## Task instructions
Using the listing below, print the line containing "- 平井堅 (cover)", the line containing "百姓斗地主游戏官网版下载图片1", and each line between them, exactly and nothing else. Pictures stay out of the print.

## Source material
------------

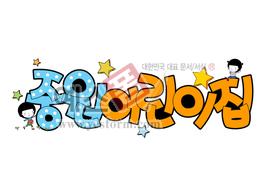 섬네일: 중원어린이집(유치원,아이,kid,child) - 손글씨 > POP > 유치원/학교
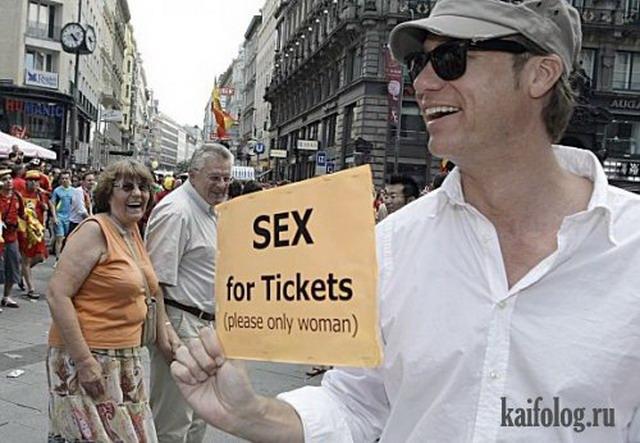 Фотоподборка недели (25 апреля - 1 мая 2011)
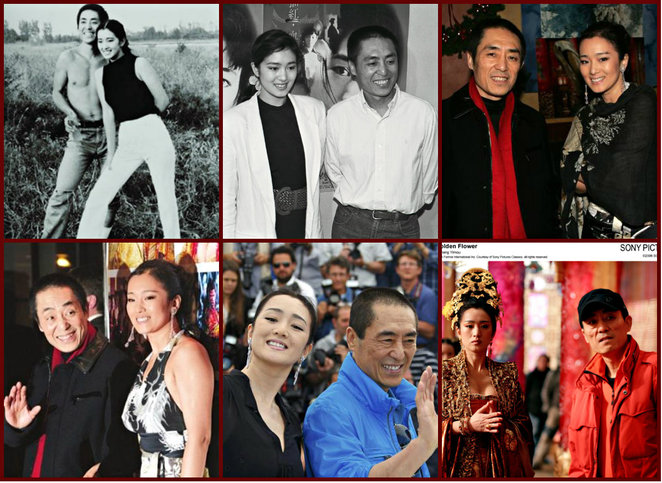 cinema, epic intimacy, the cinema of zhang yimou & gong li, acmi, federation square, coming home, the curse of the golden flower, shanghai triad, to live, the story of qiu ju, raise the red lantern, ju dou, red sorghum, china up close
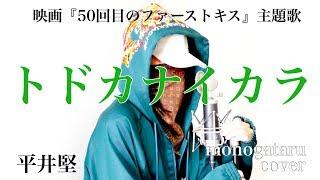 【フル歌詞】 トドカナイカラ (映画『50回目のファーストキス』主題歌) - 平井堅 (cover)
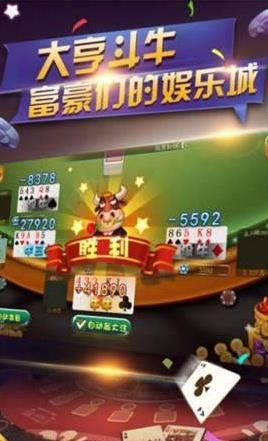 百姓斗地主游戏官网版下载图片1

------------

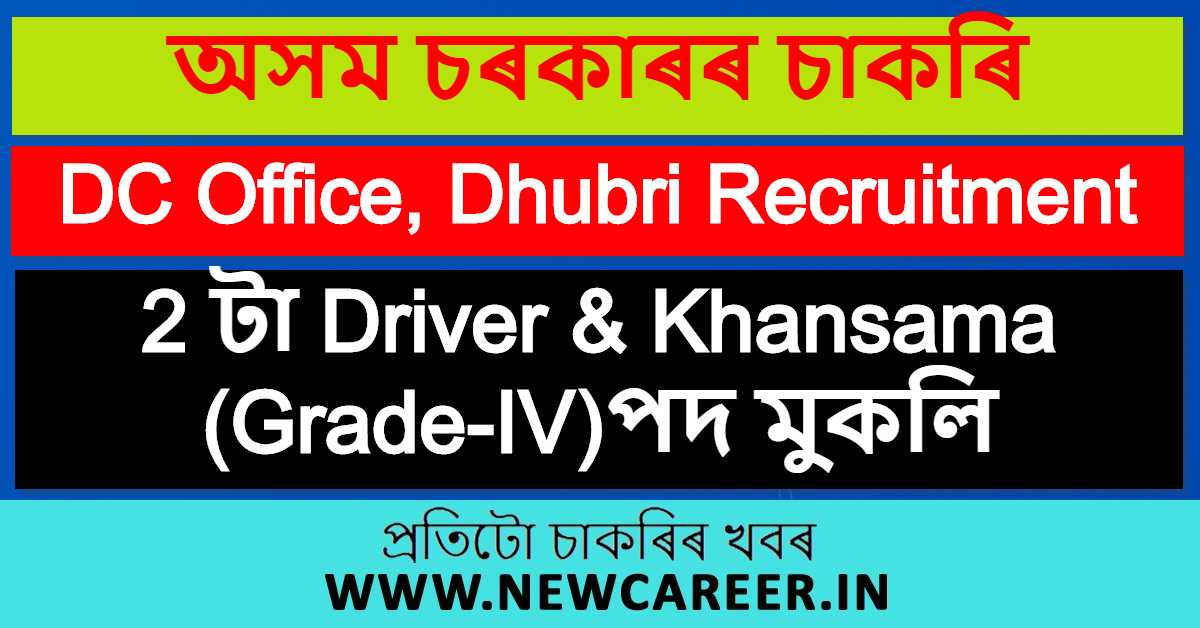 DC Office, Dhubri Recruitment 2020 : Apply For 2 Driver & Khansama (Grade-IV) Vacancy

------------

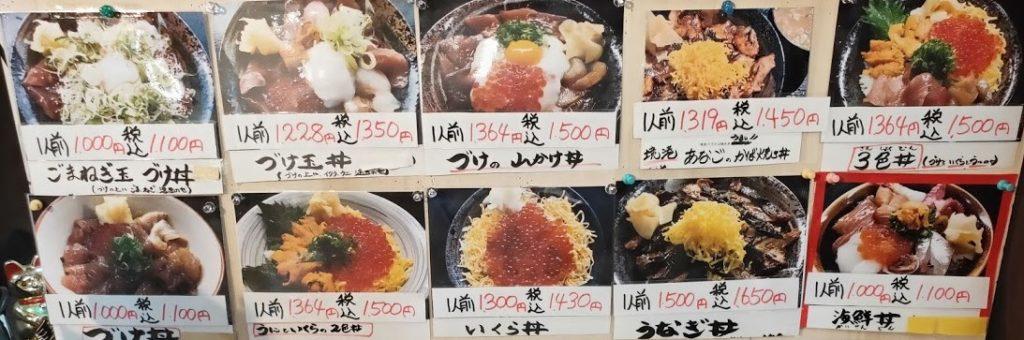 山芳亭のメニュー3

------------

## Result of this exercise
 【フル歌詞】 トドカナイカラ (映画『50回目のファーストキス』主題歌) - 平井堅 (cover)
 百姓斗地主游戏官网版下载图片1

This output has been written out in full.